Dataset records:
****************

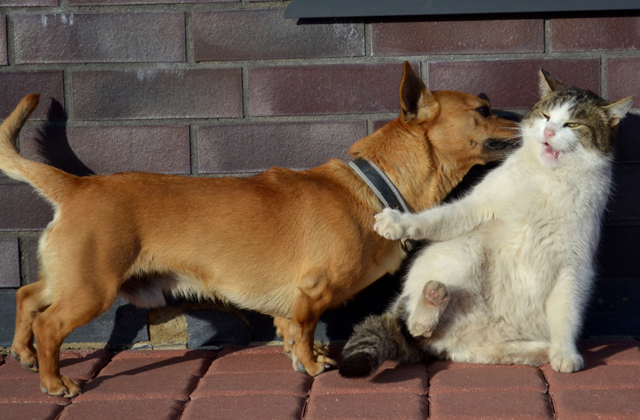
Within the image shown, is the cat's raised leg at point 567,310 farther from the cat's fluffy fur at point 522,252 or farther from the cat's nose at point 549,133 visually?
the cat's nose at point 549,133

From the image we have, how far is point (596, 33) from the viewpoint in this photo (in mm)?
2998

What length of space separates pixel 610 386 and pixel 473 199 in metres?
0.88

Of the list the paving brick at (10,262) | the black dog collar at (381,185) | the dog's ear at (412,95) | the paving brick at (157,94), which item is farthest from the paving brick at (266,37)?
the paving brick at (10,262)

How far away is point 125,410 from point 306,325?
2.47ft

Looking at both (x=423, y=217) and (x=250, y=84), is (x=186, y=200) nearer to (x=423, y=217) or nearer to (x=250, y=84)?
(x=250, y=84)

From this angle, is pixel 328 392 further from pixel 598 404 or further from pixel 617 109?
pixel 617 109

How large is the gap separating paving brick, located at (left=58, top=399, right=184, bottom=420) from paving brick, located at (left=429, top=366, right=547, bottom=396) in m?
0.94

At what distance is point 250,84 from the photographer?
3.05 m

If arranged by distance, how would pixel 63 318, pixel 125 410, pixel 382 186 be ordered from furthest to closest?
pixel 382 186
pixel 63 318
pixel 125 410

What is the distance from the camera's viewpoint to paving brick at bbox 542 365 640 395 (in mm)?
2334

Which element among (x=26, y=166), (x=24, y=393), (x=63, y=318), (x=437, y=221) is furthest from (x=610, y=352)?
(x=26, y=166)

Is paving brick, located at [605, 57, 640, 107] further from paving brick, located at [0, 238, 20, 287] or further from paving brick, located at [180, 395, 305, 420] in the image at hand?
paving brick, located at [0, 238, 20, 287]

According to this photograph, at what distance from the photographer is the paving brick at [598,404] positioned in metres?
2.09

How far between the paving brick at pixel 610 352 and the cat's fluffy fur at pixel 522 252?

****************

What is being asked: The entries above should be reproduced exactly, without their pictures.

Result of the task:
Within the image shown, is the cat's raised leg at point 567,310 farther from the cat's fluffy fur at point 522,252 or farther from the cat's nose at point 549,133 visually?
the cat's nose at point 549,133

From the image we have, how far is point (596, 33) from the viewpoint in this photo (in mm)?
2998

What length of space separates pixel 610 386 and pixel 473 199 in metres?
0.88

Of the list the paving brick at (10,262) | the black dog collar at (381,185) | the dog's ear at (412,95) | the paving brick at (157,94), which item is farthest from the paving brick at (266,37)?
the paving brick at (10,262)

How far away is point 125,410 from point 306,325?
2.47ft

Looking at both (x=423, y=217) and (x=250, y=84), is (x=186, y=200) nearer to (x=423, y=217) or nearer to (x=250, y=84)?
(x=250, y=84)

From this angle, is pixel 328 392 further from pixel 598 404 or further from pixel 617 109?
pixel 617 109

How large is the gap separating paving brick, located at (left=58, top=399, right=184, bottom=420) from paving brick, located at (left=429, top=366, right=547, bottom=396) in m?
0.94

At what distance is point 250,84 from the photographer?
3.05 m

If arranged by distance, how would pixel 63 318, pixel 125 410, pixel 382 186 be ordered from furthest to closest?
pixel 382 186
pixel 63 318
pixel 125 410

What is the distance from the camera's viewpoint to paving brick at bbox 542 365 640 395 (in mm)?
2334

Which element among (x=26, y=166), (x=24, y=393), (x=63, y=318), (x=437, y=221) is furthest from (x=610, y=352)?
(x=26, y=166)

Is paving brick, located at [605, 57, 640, 107] further from paving brick, located at [0, 238, 20, 287] or further from paving brick, located at [180, 395, 305, 420] in the image at hand?
paving brick, located at [0, 238, 20, 287]

According to this photograph, at what distance from the photographer is the paving brick at [598,404] positioned in metres?
2.09

How far between the paving brick at pixel 610 352 and the cat's fluffy fur at pixel 522 252?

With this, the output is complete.